> [Required task]: Set down each line of the material that follows, exactly, with no pictures.

> [Spatial relationship records]:
--- Begin ---
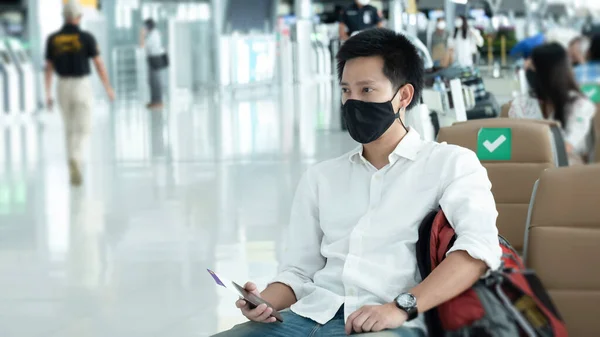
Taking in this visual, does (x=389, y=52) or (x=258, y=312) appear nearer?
(x=258, y=312)

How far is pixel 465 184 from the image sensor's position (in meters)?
2.37

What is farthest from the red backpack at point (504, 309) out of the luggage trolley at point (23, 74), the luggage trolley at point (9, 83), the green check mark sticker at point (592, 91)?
the luggage trolley at point (23, 74)

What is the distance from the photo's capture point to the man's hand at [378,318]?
222 cm

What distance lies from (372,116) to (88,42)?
7434 millimetres

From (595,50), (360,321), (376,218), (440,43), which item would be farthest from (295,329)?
(440,43)

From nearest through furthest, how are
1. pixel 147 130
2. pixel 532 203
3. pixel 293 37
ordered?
pixel 532 203
pixel 147 130
pixel 293 37

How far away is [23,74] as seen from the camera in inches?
704

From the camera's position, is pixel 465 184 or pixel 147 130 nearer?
pixel 465 184

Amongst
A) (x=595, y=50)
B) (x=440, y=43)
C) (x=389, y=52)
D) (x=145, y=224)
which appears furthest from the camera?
(x=440, y=43)

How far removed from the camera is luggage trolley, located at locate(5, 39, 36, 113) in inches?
703

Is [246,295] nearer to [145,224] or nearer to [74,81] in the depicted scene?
[145,224]

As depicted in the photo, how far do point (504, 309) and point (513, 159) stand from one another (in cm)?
165

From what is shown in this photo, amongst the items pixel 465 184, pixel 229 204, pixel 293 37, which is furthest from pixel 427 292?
pixel 293 37

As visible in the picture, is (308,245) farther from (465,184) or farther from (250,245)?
(250,245)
--- End ---
> [Result below]:
Taking in this visual, does (x=389, y=52) or (x=258, y=312) appear nearer?
(x=258, y=312)

How far is pixel 465 184 from the image sensor's position (in meters)?
2.37

What is farthest from the red backpack at point (504, 309) out of the luggage trolley at point (23, 74), the luggage trolley at point (9, 83), the green check mark sticker at point (592, 91)?
the luggage trolley at point (23, 74)

What is the distance from the photo's capture point to the man's hand at [378,318]?
222 cm

What distance lies from (372,116) to (88,42)?
7434 millimetres

From (595,50), (360,321), (376,218), (440,43), which item would be farthest from (295,329)?
(440,43)

From nearest through furthest, how are
1. pixel 147 130
2. pixel 532 203
3. pixel 293 37
ordered?
pixel 532 203
pixel 147 130
pixel 293 37

How far away is [23,74] as seen from the camera in inches?
704

From the camera's position, is pixel 465 184 or pixel 147 130 nearer?
pixel 465 184

Amongst
A) (x=595, y=50)
B) (x=440, y=43)
C) (x=389, y=52)
D) (x=145, y=224)
which appears furthest from the camera?
(x=440, y=43)

How far removed from the camera is luggage trolley, located at locate(5, 39, 36, 113) in inches?
703

Is [246,295] nearer to [145,224] or nearer to [74,81] in the depicted scene?
[145,224]

As depicted in the photo, how far do point (504, 309) and point (513, 159) stand from one another (in cm)?
165

From what is shown in this photo, amongst the items pixel 465 184, pixel 229 204, pixel 293 37, which is furthest from pixel 427 292?
pixel 293 37

As visible in the picture, is (308,245) farther from (465,184) or farther from (250,245)?
(250,245)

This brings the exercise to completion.